A few miles to the north, the Hazara village of Qezelabad was visited by the Taliban even before they sacked Mazar. I could induce no car to take me there, but found a contact in the city, a young Tajik who had worked for the BBC. People shunned Qezelabad, Tahir said–it was rumoured a place of bandits, he’d never been–but soon our taxi was nosing between fields
smoothing to dust. Beyond the mound of its crumbled fortress, a mud village crouched under the white sky. We drove into silence and ruined streets. They wound off one another past breached rooms, where sometimes the paint was still bright on the walls–green and blue–and courtyards spread derelict. We trod them gingerly, as if trespassing. The cone of a rusted mortar bomb lay in a crashed basement.

Yet people had returned. A rivulet snuffled between the walls, and women were washing clothes there, unveiled, squatted in the silt. The shell of a hovel was labelled ‘National Solidarity’ in Arabic, where a charity had come and gone. Only the mosque had been rebuilt, it seemed, where a group of men ushered us in with the harrowing grace of the poor.

They motioned me to a pile of cushions, and crouched or sat cross-legged around me, their beards twitching in their hands, their faces haggard, courteous, a little distrustful. Some showed high, polished cheekbones under crescent eyes–for the Hazara, it is thought, descend from the Mongols of Genghis Khan.

When the Taliban came, they said, they had escaped into the mountains, and at last to their fellow believers in Shia Iran. But their old people were left behind, with those who could not flee. They had been shot or stabbed to death. None were left.
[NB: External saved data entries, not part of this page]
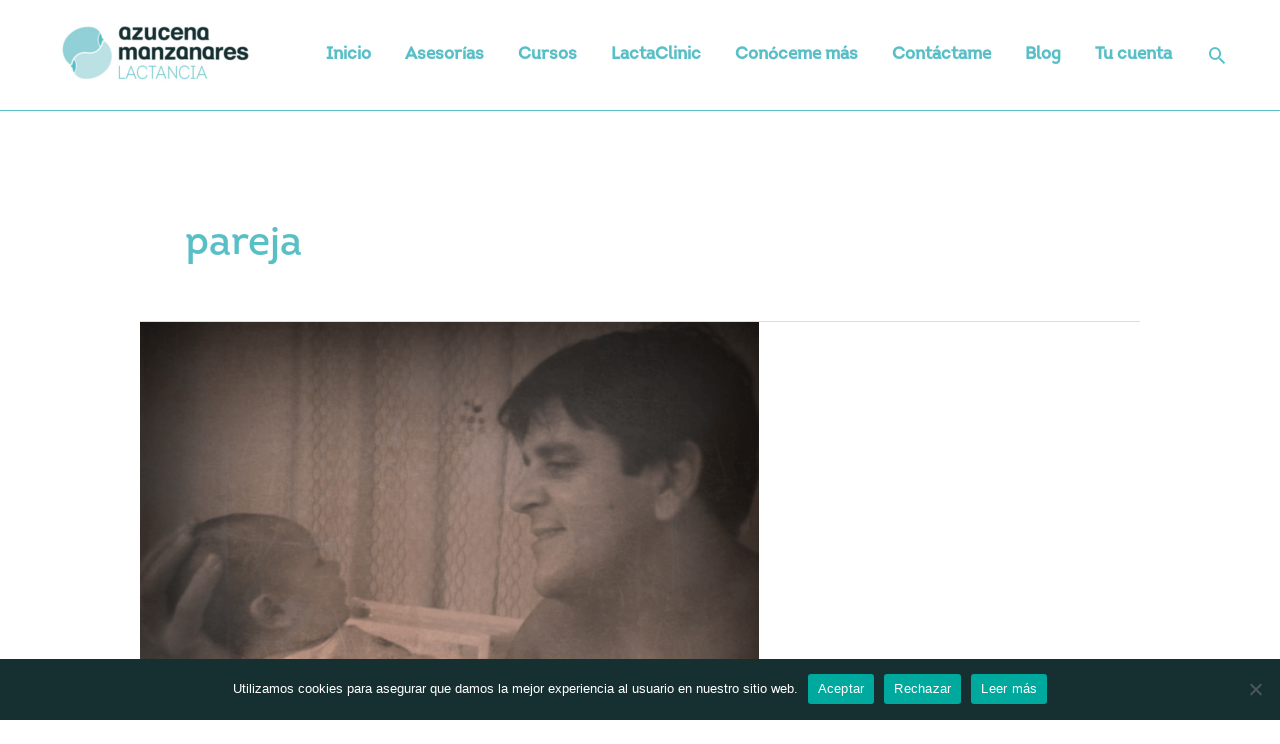

--- FILE ---
content_type: application/javascript
request_url: https://prism.app-us1.com/?a=475745437&u=https%3A%2F%2Fazucenamanzanares.com%2Ftag%2Fpareja%2F
body_size: 123
content:
window.visitorGlobalObject=window.visitorGlobalObject||window.prismGlobalObject;window.visitorGlobalObject.setVisitorId('21533525-ac55-4160-a226-ecde734be5d0', '475745437');window.visitorGlobalObject.setWhitelistedServices('tracking', '475745437');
‘People came from the outside to bury our dead,’ a man said. ‘They were lying in the streets, they told us, and in the houses. Old people, harmless. They were our elders. It was four years before we could return, after the Taliban left. And nobody knew their graves.’

‘There were once three hundred families living here,’ said another man. ‘Now there are barely a hundred. They killed thirteen people from my family.’

And another, a youth with a round, tight-skinned face: ‘My father stayed behind to protect our home. My mother took the children into the mountains. We did not see him again.’